"I don't think he's hurt anybody," Buck Ogilvy whispered as he
crouched with Bryce beside the engine, "but that's due to his
marksmanship rather than his intentions."
"He tried hard enough to plug me," Bryce declared, and showed the
hole through his sleeve. "They call him the Black Minorca, and he's a
mongrel greaser who'd kill his own mother for a fifty-dollar bill."
"I'd like to plug him," Buck murmured regretfully.
"What would be the use? This will be his last night in Humboldt
County--"
A rifle shot rang out from the side of B Street; from the lumber-pile
across the street, Bryce and Ogilvy heard a suppressed grunt of pain,
and a crash as of a breaking board. Instantly out of the shadows
George Sea Otter came padding on velvet feet, rifle in hand--and then
Bryce understood.
"All right, boss," said George simply as he joined Bryce and Ogilvy
under the lee of the locomotive. "Now we get busy again."

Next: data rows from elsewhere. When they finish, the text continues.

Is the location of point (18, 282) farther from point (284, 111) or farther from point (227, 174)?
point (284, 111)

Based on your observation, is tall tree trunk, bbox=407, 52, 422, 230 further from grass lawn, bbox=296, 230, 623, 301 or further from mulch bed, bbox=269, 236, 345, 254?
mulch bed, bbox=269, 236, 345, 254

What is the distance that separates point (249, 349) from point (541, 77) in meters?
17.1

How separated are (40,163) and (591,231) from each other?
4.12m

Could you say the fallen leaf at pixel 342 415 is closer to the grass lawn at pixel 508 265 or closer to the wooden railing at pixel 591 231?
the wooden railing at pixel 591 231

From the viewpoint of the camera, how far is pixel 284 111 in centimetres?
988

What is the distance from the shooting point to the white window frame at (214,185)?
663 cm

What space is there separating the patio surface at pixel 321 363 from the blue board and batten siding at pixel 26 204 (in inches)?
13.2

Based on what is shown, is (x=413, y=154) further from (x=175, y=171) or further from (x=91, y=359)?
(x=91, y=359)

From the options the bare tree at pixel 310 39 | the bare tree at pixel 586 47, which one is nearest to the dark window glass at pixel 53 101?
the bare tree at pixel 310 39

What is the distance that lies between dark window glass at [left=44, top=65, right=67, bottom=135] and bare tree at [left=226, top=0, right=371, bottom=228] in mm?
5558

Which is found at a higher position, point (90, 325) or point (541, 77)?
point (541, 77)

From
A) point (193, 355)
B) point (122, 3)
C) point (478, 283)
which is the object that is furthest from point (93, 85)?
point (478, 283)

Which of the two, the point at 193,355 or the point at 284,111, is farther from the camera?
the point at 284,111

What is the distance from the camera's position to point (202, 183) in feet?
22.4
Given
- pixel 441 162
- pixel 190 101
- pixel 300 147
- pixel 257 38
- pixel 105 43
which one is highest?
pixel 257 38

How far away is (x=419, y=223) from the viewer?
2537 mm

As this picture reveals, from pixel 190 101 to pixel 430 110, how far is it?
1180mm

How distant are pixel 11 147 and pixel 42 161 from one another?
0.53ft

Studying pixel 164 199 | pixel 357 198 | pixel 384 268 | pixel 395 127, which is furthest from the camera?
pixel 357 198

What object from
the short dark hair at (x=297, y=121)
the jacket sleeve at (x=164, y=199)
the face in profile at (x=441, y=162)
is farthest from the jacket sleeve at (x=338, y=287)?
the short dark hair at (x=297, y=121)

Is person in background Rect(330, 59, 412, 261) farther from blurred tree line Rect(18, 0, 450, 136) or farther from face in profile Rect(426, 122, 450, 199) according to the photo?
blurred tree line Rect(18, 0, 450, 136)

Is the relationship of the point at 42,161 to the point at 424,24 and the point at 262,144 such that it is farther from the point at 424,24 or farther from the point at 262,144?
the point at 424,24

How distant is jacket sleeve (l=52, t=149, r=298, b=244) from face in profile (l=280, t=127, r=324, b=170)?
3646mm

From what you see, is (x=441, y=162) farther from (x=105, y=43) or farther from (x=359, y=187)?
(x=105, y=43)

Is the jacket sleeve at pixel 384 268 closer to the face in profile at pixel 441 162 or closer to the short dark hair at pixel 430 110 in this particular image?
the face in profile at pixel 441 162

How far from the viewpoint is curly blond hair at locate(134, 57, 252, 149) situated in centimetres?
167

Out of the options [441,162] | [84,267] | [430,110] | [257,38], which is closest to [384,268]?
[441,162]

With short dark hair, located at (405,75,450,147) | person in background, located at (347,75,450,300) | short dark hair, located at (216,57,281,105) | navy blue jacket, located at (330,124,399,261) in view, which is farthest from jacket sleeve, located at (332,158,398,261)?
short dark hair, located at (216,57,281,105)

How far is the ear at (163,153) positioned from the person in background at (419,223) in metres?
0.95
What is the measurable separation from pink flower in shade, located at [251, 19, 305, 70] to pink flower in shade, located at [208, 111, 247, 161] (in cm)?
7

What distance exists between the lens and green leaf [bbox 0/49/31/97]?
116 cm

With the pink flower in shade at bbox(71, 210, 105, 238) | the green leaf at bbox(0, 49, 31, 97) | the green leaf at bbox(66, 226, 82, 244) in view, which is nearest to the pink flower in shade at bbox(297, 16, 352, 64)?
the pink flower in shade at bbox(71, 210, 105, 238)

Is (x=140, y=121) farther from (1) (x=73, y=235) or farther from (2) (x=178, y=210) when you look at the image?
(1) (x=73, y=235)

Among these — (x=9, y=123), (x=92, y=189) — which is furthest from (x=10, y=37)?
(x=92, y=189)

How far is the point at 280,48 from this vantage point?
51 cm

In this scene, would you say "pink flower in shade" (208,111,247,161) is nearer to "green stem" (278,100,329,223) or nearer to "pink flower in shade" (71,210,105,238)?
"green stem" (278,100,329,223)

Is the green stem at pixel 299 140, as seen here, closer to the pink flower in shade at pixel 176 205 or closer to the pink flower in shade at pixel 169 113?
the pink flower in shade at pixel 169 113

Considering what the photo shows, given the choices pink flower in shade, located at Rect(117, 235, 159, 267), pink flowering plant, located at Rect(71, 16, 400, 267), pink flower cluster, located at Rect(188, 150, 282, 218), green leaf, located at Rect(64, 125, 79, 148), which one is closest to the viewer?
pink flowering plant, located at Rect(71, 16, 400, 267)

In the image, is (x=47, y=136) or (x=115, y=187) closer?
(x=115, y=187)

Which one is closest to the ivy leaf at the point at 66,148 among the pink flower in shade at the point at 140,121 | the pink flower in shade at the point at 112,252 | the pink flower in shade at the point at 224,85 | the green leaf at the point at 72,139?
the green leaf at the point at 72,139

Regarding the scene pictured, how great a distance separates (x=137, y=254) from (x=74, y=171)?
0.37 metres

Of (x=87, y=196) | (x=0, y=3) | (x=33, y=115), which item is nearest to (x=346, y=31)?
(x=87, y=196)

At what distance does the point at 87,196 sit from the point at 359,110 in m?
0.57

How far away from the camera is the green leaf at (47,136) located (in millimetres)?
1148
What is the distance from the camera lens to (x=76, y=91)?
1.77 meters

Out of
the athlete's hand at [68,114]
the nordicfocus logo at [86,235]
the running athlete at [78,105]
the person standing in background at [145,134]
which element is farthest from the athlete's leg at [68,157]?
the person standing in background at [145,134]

"Safe-o, men," Ogilvy called. "Back to the job." And while Bryce,
followed by the careless George Sea Otter, went into the lumber-yard
to succour the enemy, Ogilvy set an example to the men by stepping
into the open and starting briskly to work with a shovel.
At the bottom of the pile of lumber the Black Minorca was discovered
with a severe flesh-wound in his right hip; also he was suffering
from numerous bruises and contusions.